As trovoadas não acessam os Bem-te-vis
Assim, eles se aninham à Luz rósea-Xamã
E a sombra fresca da memória, em nossa vida, repousa?
Terça parte do figo é mais tinta a ferver nosso sangue

É. as cinzas do Rio de Janeiro formigam com as abelhas_________________________
Espaços sem pedra ou chão
Onde a noite, por desvario, queira  retornar
A ser
Um dia Começável.


terça-feira, 16 de janeiro de 2018


Soneto, n.327(Parceria com Adiron Marcos)
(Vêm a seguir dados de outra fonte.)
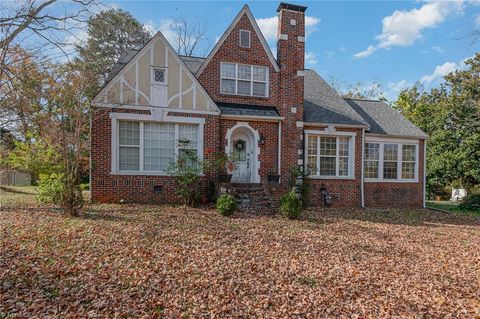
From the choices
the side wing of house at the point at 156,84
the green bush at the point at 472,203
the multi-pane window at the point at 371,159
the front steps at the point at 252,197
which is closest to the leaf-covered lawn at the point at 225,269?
the front steps at the point at 252,197

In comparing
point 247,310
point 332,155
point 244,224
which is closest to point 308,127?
point 332,155

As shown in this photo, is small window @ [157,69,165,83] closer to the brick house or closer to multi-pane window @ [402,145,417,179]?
the brick house

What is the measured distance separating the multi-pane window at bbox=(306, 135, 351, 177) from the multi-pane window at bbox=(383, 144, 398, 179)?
7.03 ft

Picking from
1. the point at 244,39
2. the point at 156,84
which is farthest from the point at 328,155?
the point at 156,84

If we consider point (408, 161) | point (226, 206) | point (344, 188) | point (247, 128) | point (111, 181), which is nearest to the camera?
point (226, 206)

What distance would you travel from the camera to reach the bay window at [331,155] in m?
14.4

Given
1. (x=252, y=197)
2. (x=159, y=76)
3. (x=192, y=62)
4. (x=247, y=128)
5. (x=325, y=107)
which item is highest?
(x=192, y=62)

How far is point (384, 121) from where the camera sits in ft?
53.6

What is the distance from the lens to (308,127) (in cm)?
1423

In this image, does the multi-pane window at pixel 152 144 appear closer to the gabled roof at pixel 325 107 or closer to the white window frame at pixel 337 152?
the white window frame at pixel 337 152

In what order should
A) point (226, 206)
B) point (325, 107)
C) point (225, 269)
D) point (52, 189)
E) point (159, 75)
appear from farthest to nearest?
1. point (325, 107)
2. point (159, 75)
3. point (52, 189)
4. point (226, 206)
5. point (225, 269)

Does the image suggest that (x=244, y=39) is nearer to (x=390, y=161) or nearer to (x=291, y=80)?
(x=291, y=80)

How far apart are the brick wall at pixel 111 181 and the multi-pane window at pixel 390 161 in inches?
338

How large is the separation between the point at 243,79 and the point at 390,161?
317 inches
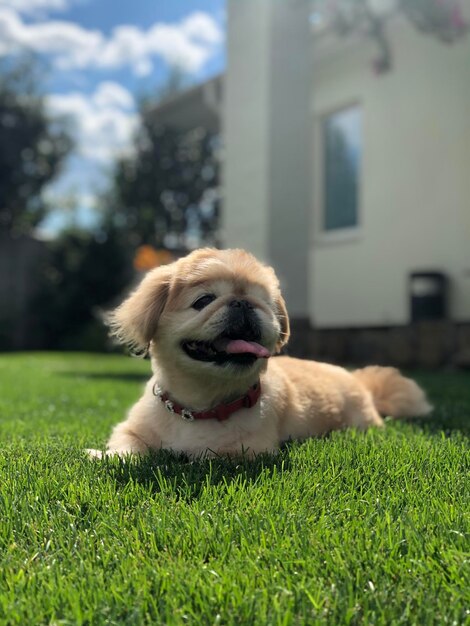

A voz se veste de Noite: e o colchão velho
pesa como uma Sombra de granito.
O sol já não ancora na janela, e o que foi novo
não é mais que sementes de melancia

no chão Triste de cimento. Traças saem
da primeira visão da curva, trazem ossos
tatuados nos braços fuderosos_________
tempo d'amanhÃs taMbém já Foi

quaIs derRadeiras abelhas: nossos poréns
não couberam no poTe de mel.
Detive-me na poNte - inteRminável sofá
que além de Falso, er'Outro temPo

Lilás__________ voz se veste de Noite,
Marés de efós-Nevoeiro...

segunda-feira, 1 de janeiro de 2018



Tranquilidade lírico-catraestrófica
(...baseado em JJ Veiga, Vida e Camões)

Contam a Vós, de minuto a minuto,
que os olhos suaves não desentopem pias.
À beira do rio, com justa causa: a Vida.
Nunca provaste a realidade na coisa_______


Decisão logo despedaçada, hoje
Antes do dobrar de esquinas, contritamente
deixando cair o papel no capim sujo/vão/vul...
Situação agora invertida com Amar(gor)

Possa o contrário reunir nossos-pavios-feitos

sexta-feira, 22 de dezembro de 2017



Entre águas e óleos (Pra Adiron Marcos)

Espaço de somos...
Foi o que disse..
Sobre louças lavadas carregadas
pelas corujas e maluquices
de uma vida por cima do véu.
Espaço de somos
Foi o que disse por todo o gasto forro.
No abandono de nós.
Foi ao líquido estabelecido contato.